Owner Colin Lindsay says he understands the health and safety issues. “Everything has risk but DOC’s response is over the top and it’s time to put the common sense hat back on”.

He quotes the GNS report stating that risks on the Cape Kidnappers coastal walk “are slightly less than those from eruption hazards when walking the Tongariro Alpine Crossing without risk control measures such as monitoring volcanic unrest”.

And the risk to DOC staff, according to the report, is “lower than staff at Fox and Franz Josef” glacier valleys. “So why is Cape Kidnappers being picked on.

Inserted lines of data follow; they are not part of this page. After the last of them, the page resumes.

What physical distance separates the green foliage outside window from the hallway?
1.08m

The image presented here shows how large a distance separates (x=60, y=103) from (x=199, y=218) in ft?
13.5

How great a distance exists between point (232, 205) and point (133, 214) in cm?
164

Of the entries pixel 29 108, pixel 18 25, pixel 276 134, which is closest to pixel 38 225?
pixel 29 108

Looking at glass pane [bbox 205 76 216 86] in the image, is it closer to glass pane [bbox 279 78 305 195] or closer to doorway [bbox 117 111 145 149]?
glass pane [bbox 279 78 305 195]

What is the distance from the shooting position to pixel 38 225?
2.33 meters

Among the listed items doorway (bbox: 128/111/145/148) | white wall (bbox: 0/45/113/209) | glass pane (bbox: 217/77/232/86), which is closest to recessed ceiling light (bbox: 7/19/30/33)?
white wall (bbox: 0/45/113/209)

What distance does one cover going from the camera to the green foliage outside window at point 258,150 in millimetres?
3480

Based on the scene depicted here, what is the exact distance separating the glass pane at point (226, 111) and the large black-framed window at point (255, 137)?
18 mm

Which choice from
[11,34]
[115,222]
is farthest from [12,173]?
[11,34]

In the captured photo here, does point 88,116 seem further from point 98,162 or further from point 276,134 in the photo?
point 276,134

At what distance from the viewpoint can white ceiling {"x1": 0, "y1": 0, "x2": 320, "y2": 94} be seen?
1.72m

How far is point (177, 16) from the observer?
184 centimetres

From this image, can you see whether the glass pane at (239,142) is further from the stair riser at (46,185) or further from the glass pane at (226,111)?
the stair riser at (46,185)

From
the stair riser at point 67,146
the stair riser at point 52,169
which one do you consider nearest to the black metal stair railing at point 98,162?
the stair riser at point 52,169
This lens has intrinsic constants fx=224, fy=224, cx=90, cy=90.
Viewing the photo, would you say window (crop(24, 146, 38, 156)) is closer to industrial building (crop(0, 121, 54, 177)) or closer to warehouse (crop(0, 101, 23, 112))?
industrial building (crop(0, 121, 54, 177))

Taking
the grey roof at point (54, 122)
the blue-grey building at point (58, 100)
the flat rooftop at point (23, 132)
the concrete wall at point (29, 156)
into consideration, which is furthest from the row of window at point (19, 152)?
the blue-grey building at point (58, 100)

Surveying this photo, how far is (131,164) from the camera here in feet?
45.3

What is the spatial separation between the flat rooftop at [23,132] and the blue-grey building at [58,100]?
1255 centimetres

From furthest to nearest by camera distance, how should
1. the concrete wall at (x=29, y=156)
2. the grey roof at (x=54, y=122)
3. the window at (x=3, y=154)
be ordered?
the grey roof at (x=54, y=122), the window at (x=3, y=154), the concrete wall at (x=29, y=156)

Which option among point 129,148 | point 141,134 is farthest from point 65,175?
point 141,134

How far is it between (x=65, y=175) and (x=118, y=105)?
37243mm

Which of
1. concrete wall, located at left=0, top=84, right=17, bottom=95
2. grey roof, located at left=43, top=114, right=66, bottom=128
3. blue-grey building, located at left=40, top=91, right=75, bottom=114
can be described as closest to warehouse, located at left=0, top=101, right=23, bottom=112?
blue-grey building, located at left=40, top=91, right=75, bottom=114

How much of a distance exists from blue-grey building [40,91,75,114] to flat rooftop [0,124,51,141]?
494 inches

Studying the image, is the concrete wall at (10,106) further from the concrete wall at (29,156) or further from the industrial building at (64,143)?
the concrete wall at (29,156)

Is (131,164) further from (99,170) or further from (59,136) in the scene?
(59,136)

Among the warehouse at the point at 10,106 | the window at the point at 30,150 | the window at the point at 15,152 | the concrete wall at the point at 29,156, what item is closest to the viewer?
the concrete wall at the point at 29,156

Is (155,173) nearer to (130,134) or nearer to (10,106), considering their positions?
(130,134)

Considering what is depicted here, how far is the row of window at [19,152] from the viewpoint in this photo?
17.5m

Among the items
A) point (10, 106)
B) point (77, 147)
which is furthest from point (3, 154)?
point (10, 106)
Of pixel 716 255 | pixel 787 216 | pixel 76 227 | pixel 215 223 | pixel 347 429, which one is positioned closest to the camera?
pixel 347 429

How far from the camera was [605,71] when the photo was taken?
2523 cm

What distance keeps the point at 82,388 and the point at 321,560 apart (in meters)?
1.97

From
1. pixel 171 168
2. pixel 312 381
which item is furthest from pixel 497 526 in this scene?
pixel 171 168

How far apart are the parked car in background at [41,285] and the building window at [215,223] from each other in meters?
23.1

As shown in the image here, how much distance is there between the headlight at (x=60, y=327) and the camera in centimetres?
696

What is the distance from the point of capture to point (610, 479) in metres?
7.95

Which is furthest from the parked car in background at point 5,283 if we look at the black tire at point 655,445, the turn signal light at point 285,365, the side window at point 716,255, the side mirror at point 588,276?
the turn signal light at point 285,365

There would certainly be an outcry if they tried to closed Franz Josef,” says Lindsay.

Ms Nelson-Smith says the increased focus on health and safety results from the 1995 Cave Creek disaster where a DOC viewing platform collapsed resulting in the loss of 14 lives.

After the 2019 slip DOC closed the track from the beach to the reserve citing safety concerns meaning Gannet Beach Adventures, for example, could not access the reserve and large gannet colony at the head of the peninsula.

Access remained uncertain while the geotechnical report into the safety of the cliffs was peer reviewed by GNS.

A year later, a large crack extending across a rockface was detected resulting in DOC closing the track from the beach up to the gannet colony ending even the shorter Gannet Beach Adventures walking tour.

“We don’t want to be Big Brother telling people what they can and can’t do. In fact we have no jurisdiction over the beach or Black Reef,” says Nelson-Smith.

The concessionary licence for Gannet Beach Adventures remains suspended until it meets the new safety requirements based on the GNS report and shows it can mitigate all risks.

Yet-to-be-built toilet facilities will allegedly be made available closer to the gannet colony on private land about 1km from the beach access.

The current composting toilets are likely to be re-purposed, possibly as part of plans being formed as part of the Heretaunga-Tamatea Trust which saw the Cape Kidnappers Gannet Reserve and the Cape Kidnappers Nature Reserve gifted to them as part of the Treaty of Waitangi settlement.

The 2015 settlement states the land will be regifted to the Crown for all New Zealanders, although the official arrangements for this process were delayed through the Covid-19 lockdown.